Is this reasonable? Are there any big disadvantages? The advantage I see is that when I want to operate with the saved data, I can quickly import the modules I need. Also, the modules can be used seperate from the rest of the application because you don't need a separate parser or loader functionality.
By operating this way, you may gain some modicum of convenience, but you pay many kinds of price for that. The space it takes to save your data, and the time it takes to both save and reload it, go up substantially; and your security exposure is unbounded -- you must ferociously guard the paths from which you reload modules, as it would provide an easy avenue for any attacker to inject code of their choice to be executed under your userid (pickle itself is not rock-solid, security-wise, but, compared to this arrangement, it shines;-).
All in all, I prefer a simpler and more traditional arrangement: executable code lives in one module (on a typical code-loading path, that does not need to be R/W once the module's compiled) -- it gets loaded just once and from an already-compiled form. Data live in their own files (or portions of DB, etc) in any of the many suitable formats, mostly standard ones (possibly including multi-language ones such as JSON, CSV, XML, ... &c, if I want to keep the option open to easily load those data from other languages in the future).
It's reasonable, and I do it all the time.
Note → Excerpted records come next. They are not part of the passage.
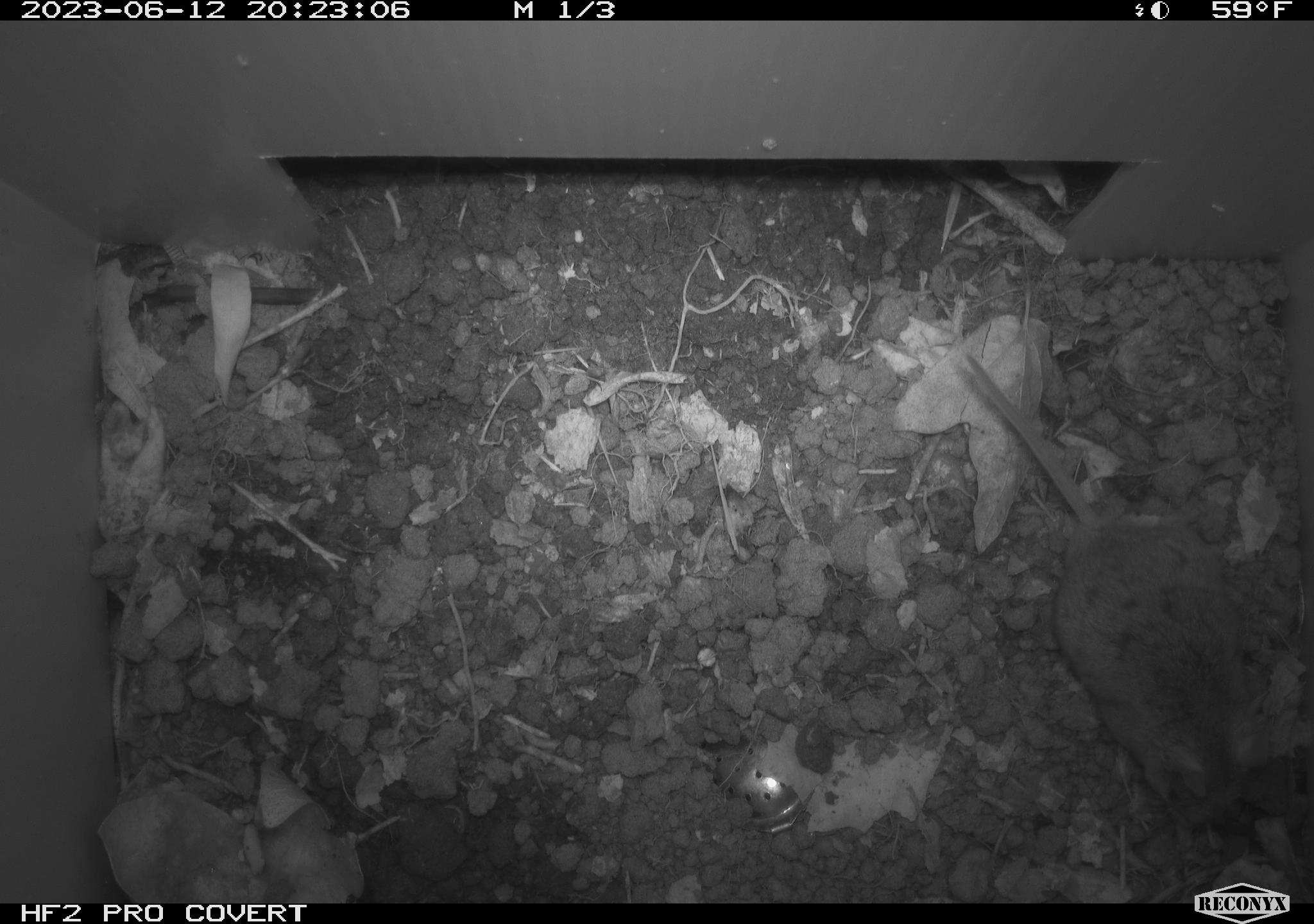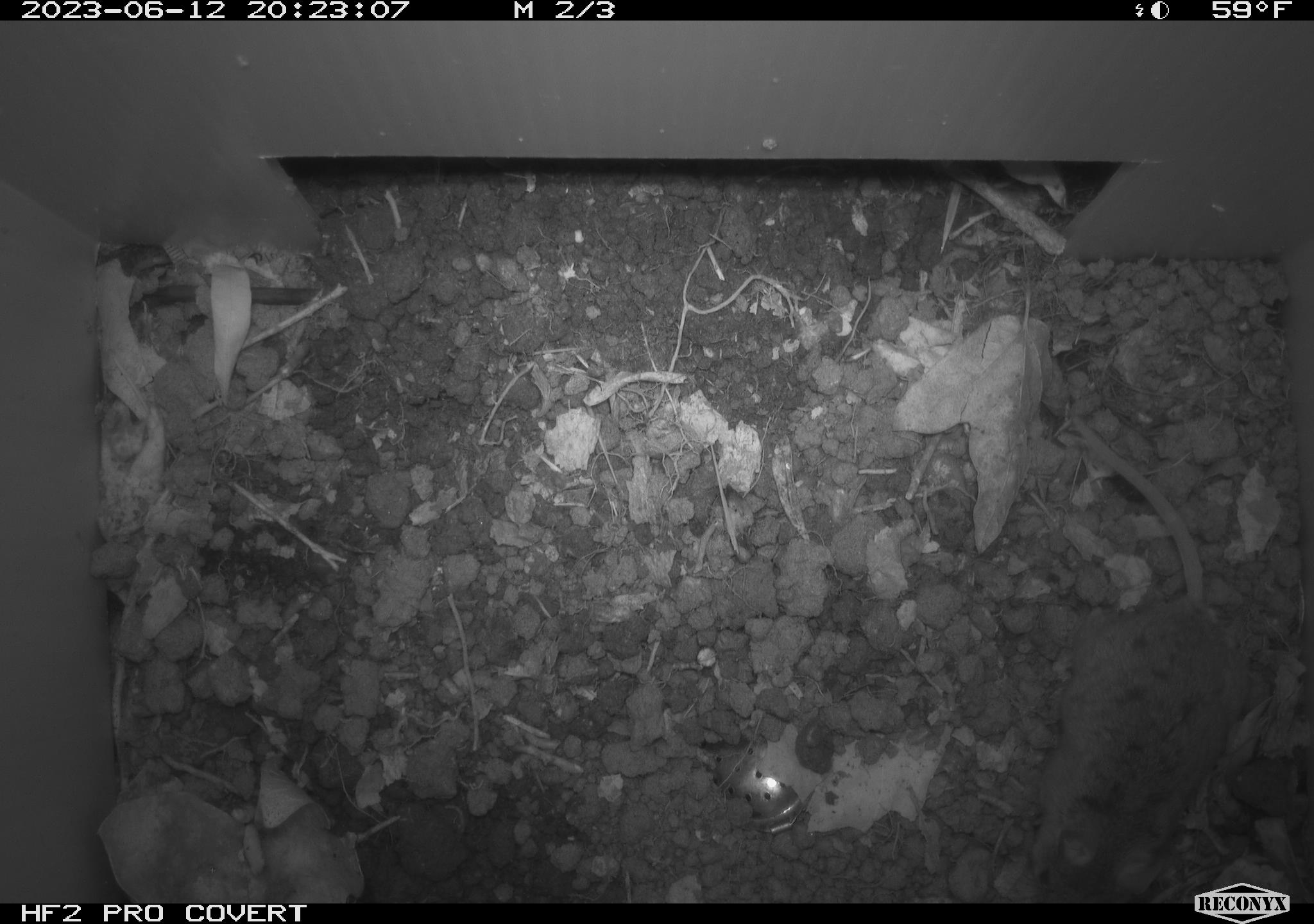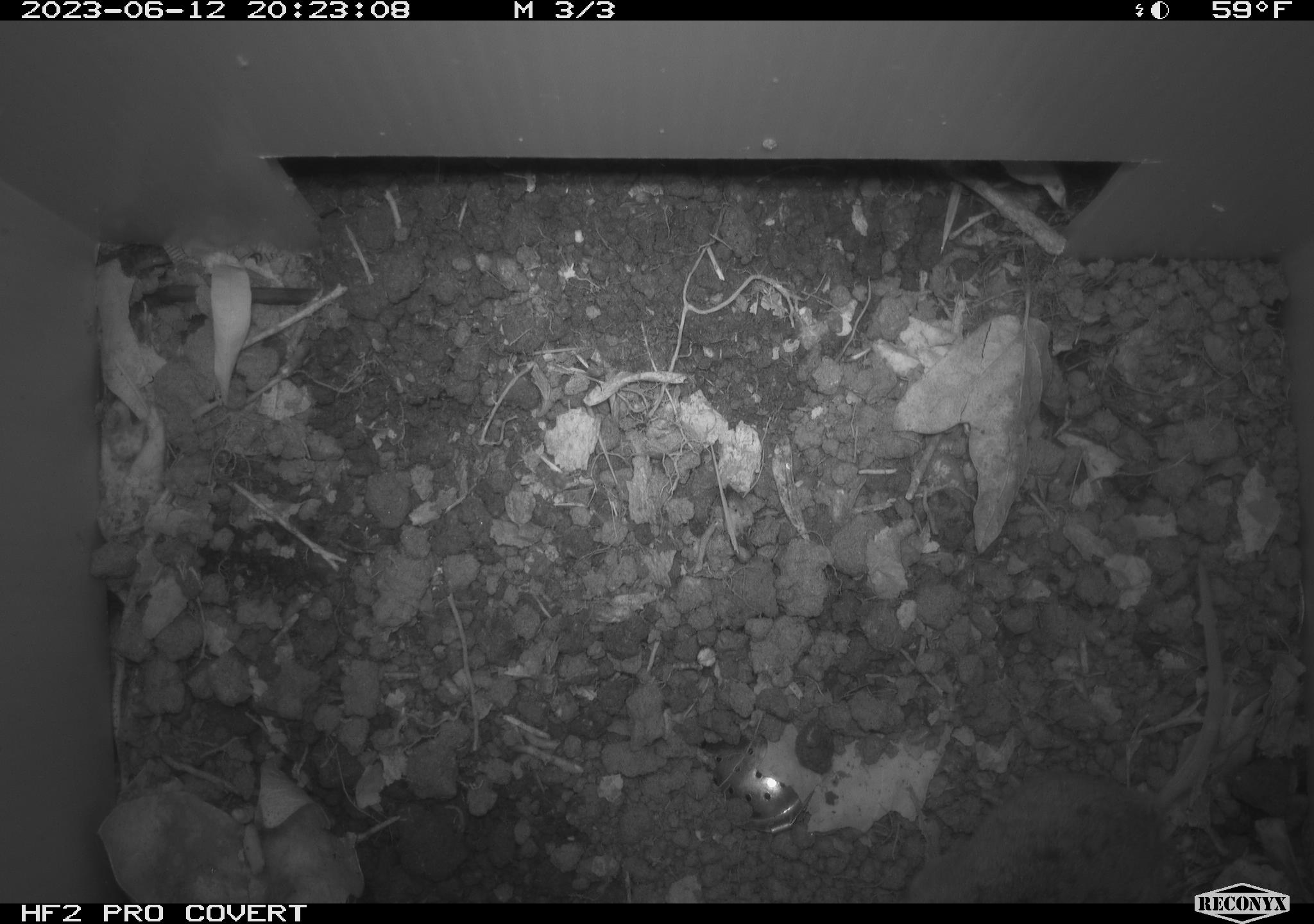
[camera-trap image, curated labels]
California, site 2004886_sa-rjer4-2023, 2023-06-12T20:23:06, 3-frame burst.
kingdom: Animalia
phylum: Chordata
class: Mammalia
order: Rodentia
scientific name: Rodentia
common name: mouse species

Obviously it's not a format you use to exchange data, so it's not a good format for anything like a save file.
But for example, when I do migrations of websites to Plone, I often get data about the site (such as a list of which pages should be migrated, or a list of how old urls should be mapped to new ones, aor lists of tags). These you typically get in Word och Excel format. Also the data often needs massaging a bit, and I end up with what for all intents and purposes are a dictionaries mapping one URL to some other information.
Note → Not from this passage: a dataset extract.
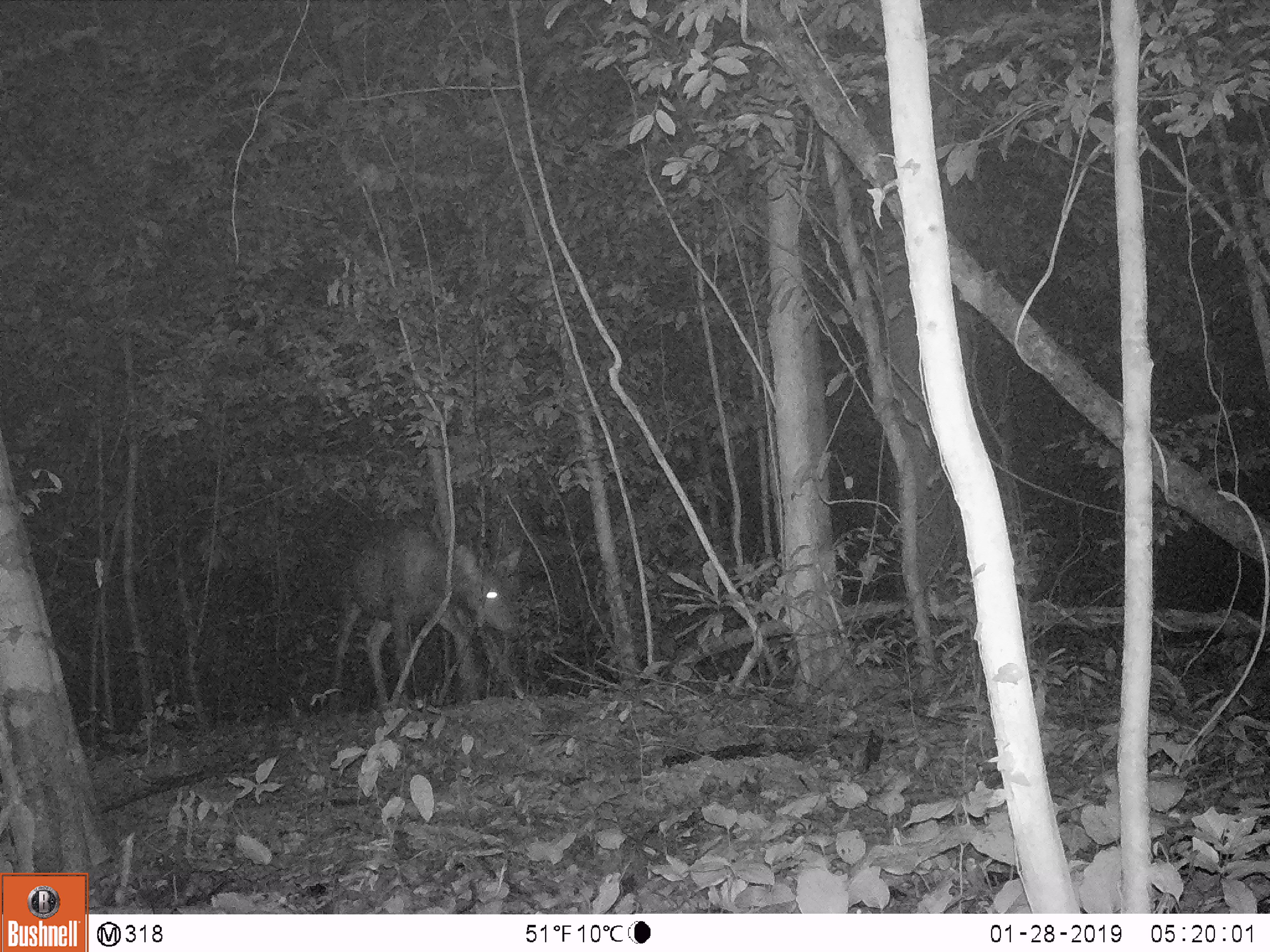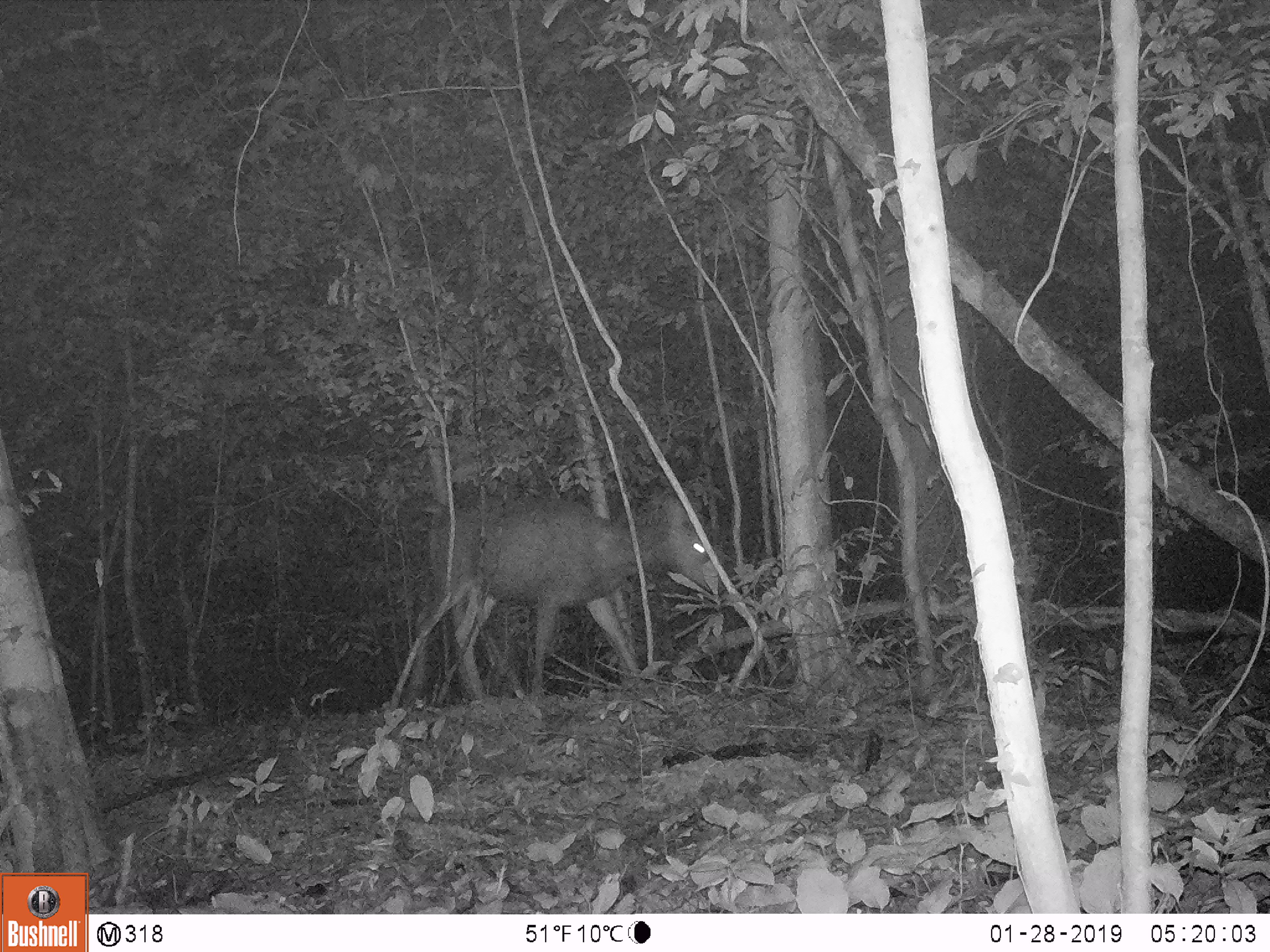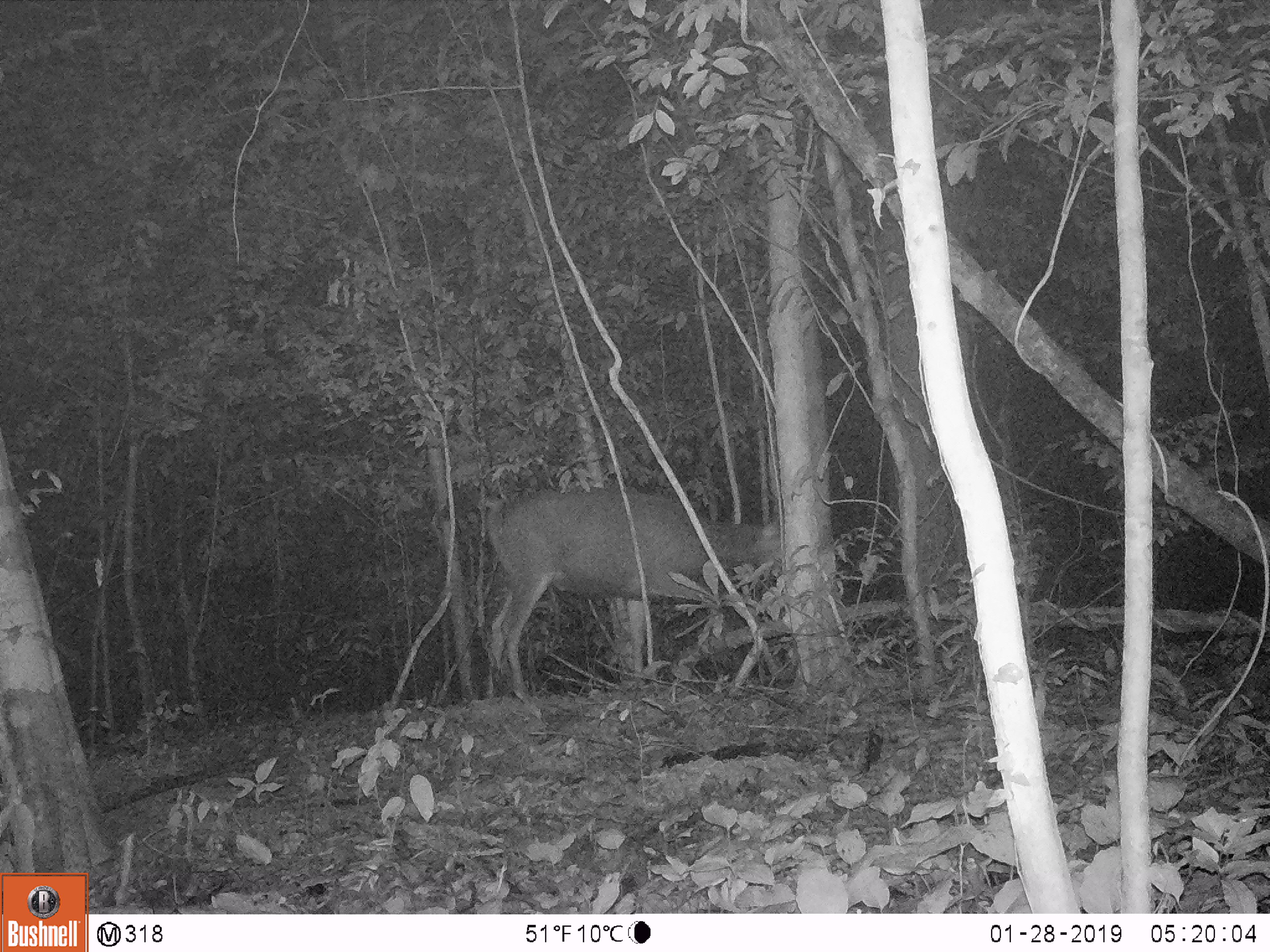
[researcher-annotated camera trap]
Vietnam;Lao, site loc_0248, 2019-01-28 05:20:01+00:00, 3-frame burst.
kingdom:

Sure, I could save that as CVS, and parse it into a dictionary. But instead I typically save it as a Python file with a dictionary. Saves code.
So, yes, it's reasonable, no it's not a format you should use for any sort of save file. It however often used for data that straddles the border to configuration, like above.
The biggest drawback is that it's a potential security problem since it's hard to guarantee that the files won't contains arbitrary code, which could be really bad. So don't use this approach if anyone else than you have write-access to the files.
A reasonable option might be to use the Pickle module, which is specifically designed to save and restore python structures to disk.
Alex Martelli's answer is absolutely insightful and I agree with him. However, I'll go one step further and make a specific recommendation: use JSON.
JSON is simple, and Python's data structures map well into it; and there are several standard libraries and tools for working with JSON. The json module in Python 3.0 and newer is based on simplejson, so I would use simplejson in Python 2.x and json in Python 3.0 and newer.
Second choice is XML. XML is more complicated, and harder to just look at (or just edit with a text editor) but there is a vast wealth of tools to validate it, filter it, edit it, etc.
Also, if your data storage and retrieval needs become at all nontrivial, consider using an actual database. SQLite is terrific: it's small, and for small databases runs very fast, but it is a real actual SQL database. I would definitely use a Python ORM instead of learning SQL to interact with the database; my favorite ORM for SQLite would be Autumn (small and simple), or the ORM from Django (you don't even need to learn how to create tables in SQL!) Then if you ever outgrow SQLite, you can move up to a real database such as PostgreSQL. If you find yourself writing lots of loops that search through your saved data, and especially if you need to enforce dependencies (such as if foo is deleted, bar must be deleted too) consider going to a database.